Clobazam: A Safe, Efficacious, and Newly Rediscovered Therapeutic for Epilepsy

Abstract

Clobazam is an oral 1,5-benzodiazepine used worldwide for the treatment of many types of epilepsies, although it is currently only approved for Lennox-Gastaut syndrome in the USA. This anticonvulsant and anxiolytic therapeutic has repeatedly demonstrated great efficacy and a high safety profile in refractory epilepsy as well as in a few monotherapy trials in both children and adults. Clobazam allosterically activates the GABAA receptor, and it binds less to subunits that mediate sedative effects than other benzodiazepines. It acts quickly, maintaining a therapeutic effect for a long duration due to its active metabolite, N-desmethylclobazam. Dosage is between 5 mg and 40 mg a day, depending on patient weight, efficacy, and tolerability. Efficacy tolerance has not been a problem in the best studies. Clobazam has provided many benefits to epileptic patients. It should be used by clinicians early as an adjuvant therapy in the treatment of refractory epilepsy and even considered as monotherapy in a broad spectrum of epilepsy syndromes.

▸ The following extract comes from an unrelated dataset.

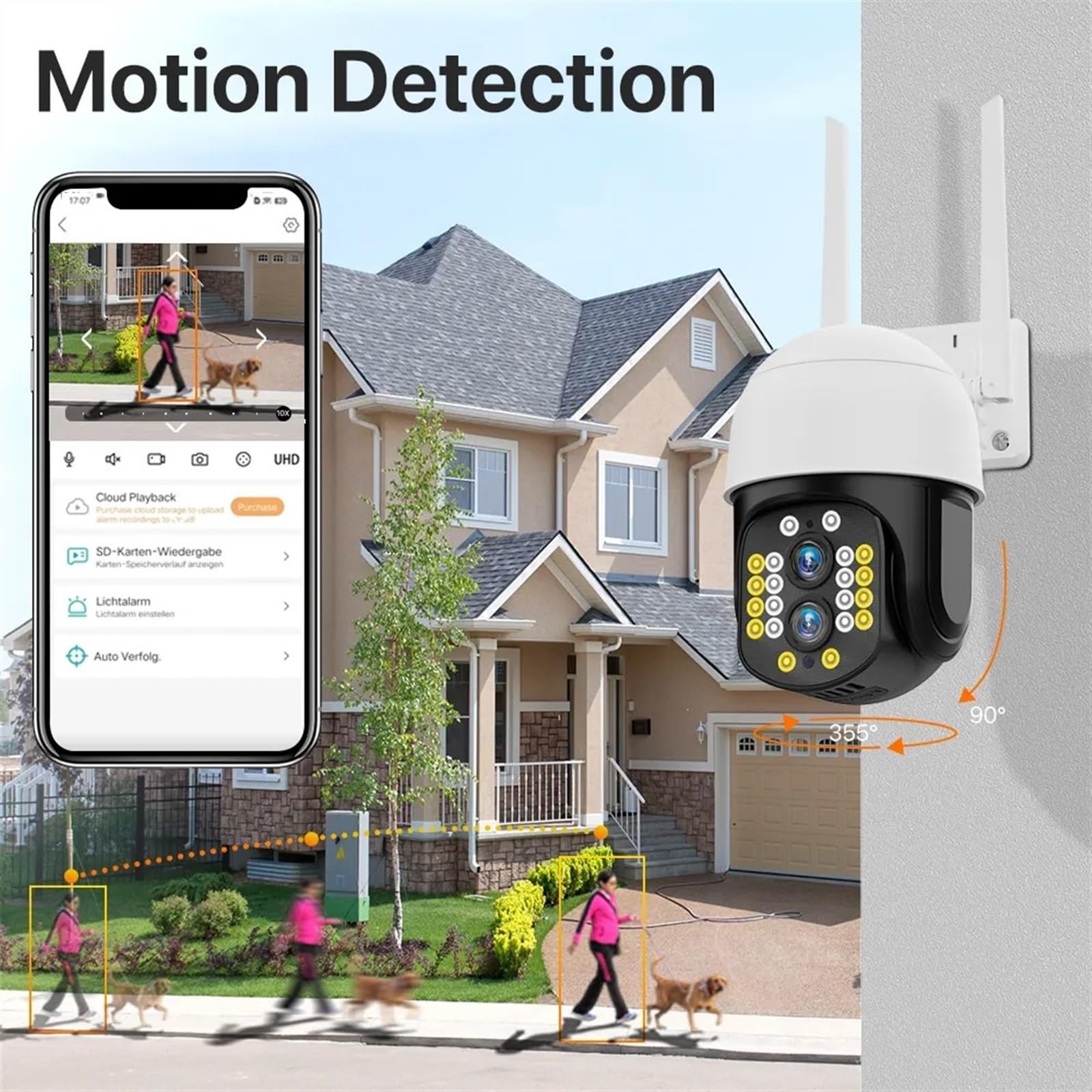 Kamery Monitoringu, Lornetka 4K 8MP Kamera IP 2K 4MP Kamera PTZ 2,8-12mm Podwójny obiektyw 10X Zoom Bezpieczeństwo Kamera CCTV Detekcja ruchu Nadzór(4MP With 64G Card)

Keywords: Anticonvulsants; Benzodiazepines; Clobazam; Epilepsy.

Figure 1

Structure of clobazam and clonazepam. Clobazam, a 1,5‐benzodiazepine, is shown here in comparison to clonazepam, a 1,4‐benzodiazepine.

Figure 2

Clobazam and other benzodiazepine binding sites on the GABA_A receptor. Clobazam binds between the α₂ and γ₂ subunits on the GABA_A receptor, while other benzodiazepines bind between the α₁ and γ₂ subunits. This selectivity allows clobazam to mediate less sedative effects than other benzodiazepines.